Too often we talk about the challenges facing tertiary education in Africa and particularly in Ghana. We site problems such as lack of infrastructure to absorb the constantly increasing number of high school graduates. By 2020 we expect the number of high school graduates to grow by 140,000 thanks to the government’s free SHS policy.

In addition, the qualified teacher to student ratio is 1:217,000 and students have become more vocal on how crowded lecture halls water down their learning experience.

Moreover, universities are keen on ensuring quality of teaching and modules. This process is mostly paper based and incurs great costs in stationery and man hours that often go unanswered by students.

Solutions to theses challenges? One would easily say build more universities, train more teachers. Very noble ideas but by the time you factor in accreditation timelines and the duration of teacher training programmes, too many students will have gone without tertiary education.

One Ghanaian university has chosen a different approach. An approach that has adapted to the technology of our time. They have capitalised on the fast growing digisphere to open their doors to more students and provide them quality and education. They do this through blended and distance learning which has increased their student population in Ghana and beyond.

Accra Institute of Technology, uses a learning management and administrative support system that allows students to register for classes, receive notifications access, access course content and submit assignments.

Their students also have access to a plethora of current reading material via a e-library and can also access and compare module being taught at different universities globally.

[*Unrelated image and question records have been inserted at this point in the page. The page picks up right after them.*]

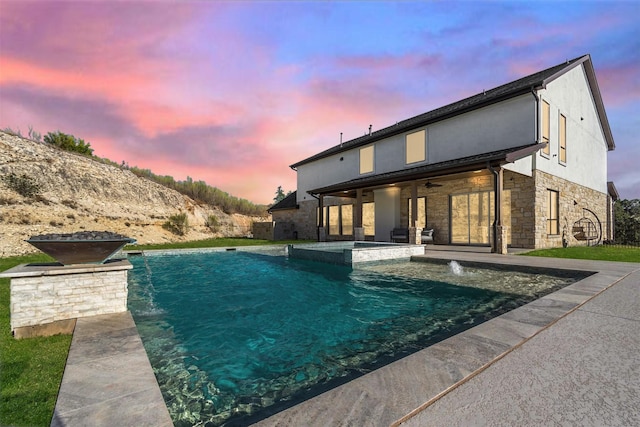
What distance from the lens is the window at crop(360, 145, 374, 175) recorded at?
1810 cm

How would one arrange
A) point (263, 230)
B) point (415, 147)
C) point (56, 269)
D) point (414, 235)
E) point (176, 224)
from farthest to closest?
point (263, 230) → point (176, 224) → point (415, 147) → point (414, 235) → point (56, 269)

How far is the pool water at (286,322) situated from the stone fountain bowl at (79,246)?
47.6 inches

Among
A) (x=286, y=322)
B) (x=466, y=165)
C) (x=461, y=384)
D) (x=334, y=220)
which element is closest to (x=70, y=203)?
(x=334, y=220)

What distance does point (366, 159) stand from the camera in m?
18.5

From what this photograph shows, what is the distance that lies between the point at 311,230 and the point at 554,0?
1786cm

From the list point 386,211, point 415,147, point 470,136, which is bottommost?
point 386,211

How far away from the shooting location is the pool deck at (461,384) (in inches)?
61.6

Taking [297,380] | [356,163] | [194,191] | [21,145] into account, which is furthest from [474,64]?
[21,145]

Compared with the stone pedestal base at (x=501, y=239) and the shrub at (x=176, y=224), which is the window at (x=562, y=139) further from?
the shrub at (x=176, y=224)

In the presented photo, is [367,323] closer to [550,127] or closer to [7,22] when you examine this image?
[7,22]

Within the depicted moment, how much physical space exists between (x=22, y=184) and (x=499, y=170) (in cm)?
2328

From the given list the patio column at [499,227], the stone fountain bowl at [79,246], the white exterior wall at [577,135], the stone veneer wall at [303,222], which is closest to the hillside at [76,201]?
the stone veneer wall at [303,222]

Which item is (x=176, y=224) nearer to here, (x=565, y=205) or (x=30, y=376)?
(x=30, y=376)

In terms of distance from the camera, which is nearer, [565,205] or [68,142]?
[565,205]
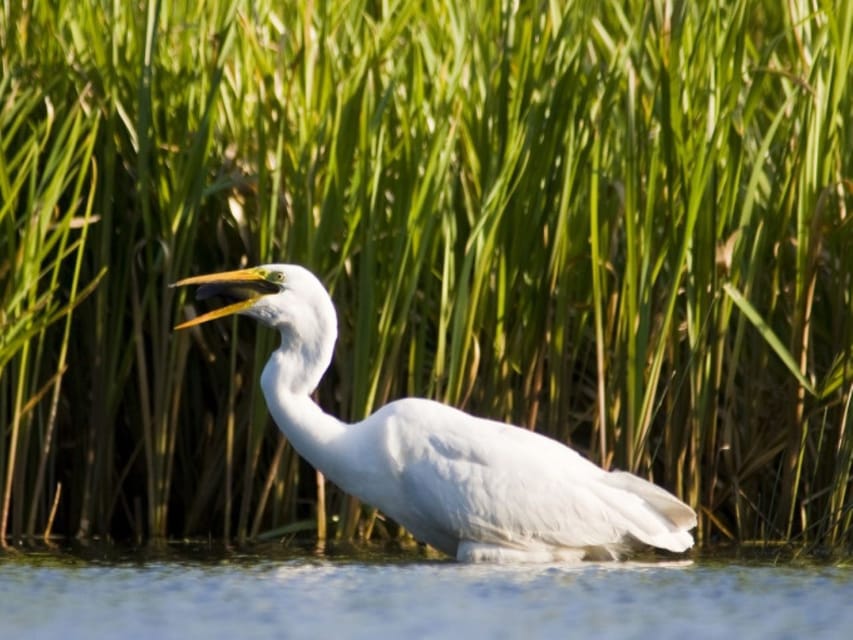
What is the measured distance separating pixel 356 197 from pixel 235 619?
229 cm

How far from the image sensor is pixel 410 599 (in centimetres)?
580

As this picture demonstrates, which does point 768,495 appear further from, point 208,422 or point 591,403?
point 208,422

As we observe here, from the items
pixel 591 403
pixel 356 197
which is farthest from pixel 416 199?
pixel 591 403

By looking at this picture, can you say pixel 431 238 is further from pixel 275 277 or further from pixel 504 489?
pixel 504 489

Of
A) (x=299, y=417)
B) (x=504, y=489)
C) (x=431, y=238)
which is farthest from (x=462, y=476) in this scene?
(x=431, y=238)

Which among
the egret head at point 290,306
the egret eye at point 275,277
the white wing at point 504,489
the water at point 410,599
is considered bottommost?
the water at point 410,599

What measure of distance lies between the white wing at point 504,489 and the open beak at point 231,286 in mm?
669

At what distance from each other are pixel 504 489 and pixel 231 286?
4.37ft

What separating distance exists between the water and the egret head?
828 mm

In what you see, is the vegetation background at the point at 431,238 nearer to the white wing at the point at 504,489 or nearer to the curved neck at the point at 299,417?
the curved neck at the point at 299,417

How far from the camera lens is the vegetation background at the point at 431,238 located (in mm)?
7039

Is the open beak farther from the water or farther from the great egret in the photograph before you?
the water

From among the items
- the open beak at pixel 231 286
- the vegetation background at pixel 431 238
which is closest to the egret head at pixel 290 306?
the open beak at pixel 231 286

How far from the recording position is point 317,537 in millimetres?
7504
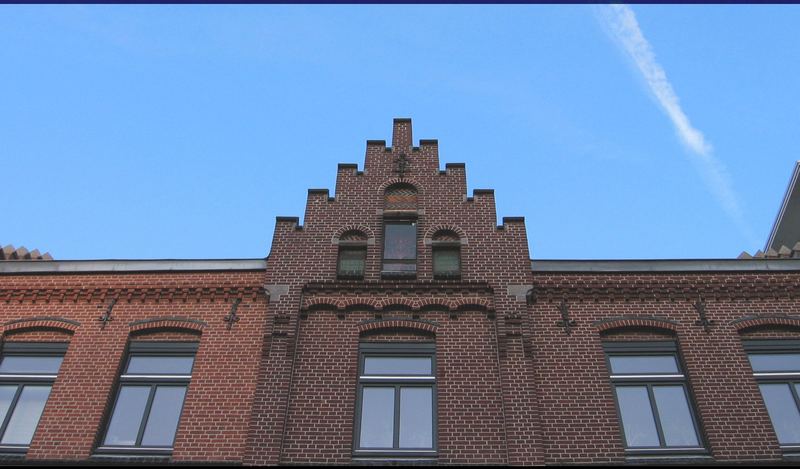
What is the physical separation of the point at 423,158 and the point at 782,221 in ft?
39.4

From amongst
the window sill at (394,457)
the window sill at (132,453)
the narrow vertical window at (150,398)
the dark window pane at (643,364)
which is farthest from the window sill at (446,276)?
the window sill at (132,453)

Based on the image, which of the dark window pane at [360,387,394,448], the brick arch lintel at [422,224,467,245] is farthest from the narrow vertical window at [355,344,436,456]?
the brick arch lintel at [422,224,467,245]

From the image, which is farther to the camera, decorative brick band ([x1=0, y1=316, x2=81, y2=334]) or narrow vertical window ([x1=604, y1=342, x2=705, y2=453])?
decorative brick band ([x1=0, y1=316, x2=81, y2=334])

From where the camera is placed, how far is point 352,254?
54.3 feet

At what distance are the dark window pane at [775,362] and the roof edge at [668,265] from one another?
1924mm

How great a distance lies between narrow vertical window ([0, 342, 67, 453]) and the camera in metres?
14.4

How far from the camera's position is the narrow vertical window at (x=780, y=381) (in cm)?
1404

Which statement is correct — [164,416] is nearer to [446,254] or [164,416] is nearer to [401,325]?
[401,325]

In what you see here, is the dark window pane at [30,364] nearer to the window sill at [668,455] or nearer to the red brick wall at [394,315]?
the red brick wall at [394,315]

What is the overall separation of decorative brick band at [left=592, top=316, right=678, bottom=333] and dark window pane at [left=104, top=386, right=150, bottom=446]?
372 inches

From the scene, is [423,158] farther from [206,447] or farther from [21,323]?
[21,323]

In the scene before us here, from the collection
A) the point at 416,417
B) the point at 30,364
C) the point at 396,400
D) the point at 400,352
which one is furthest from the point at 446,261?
the point at 30,364

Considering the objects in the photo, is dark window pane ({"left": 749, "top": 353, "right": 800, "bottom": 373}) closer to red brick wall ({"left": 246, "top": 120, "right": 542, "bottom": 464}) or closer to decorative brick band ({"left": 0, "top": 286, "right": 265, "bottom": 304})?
red brick wall ({"left": 246, "top": 120, "right": 542, "bottom": 464})

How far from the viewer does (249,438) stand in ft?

In addition, they have a digital on the spot student evaluations of teaching and modules. All this while maintaining the crucial student-lecturer contact hours.

The solutions they have adopted solve the challenges mentioned at the beginning of the article.

In Ghana, Chalkboard Education’s application ensures course content distribution for blended learning, evaluation of teaching and learning and provides rich data for institutions accessible even offline.

With us, institutions can increase their student population and ensure quality while saving on the costs and man hours that come with physically expanding the campus.

As institutions endeavour to increase access and maintain quality, it is increasingly evident that they need to align themselves to the tools readily accessible to them to remain relevant.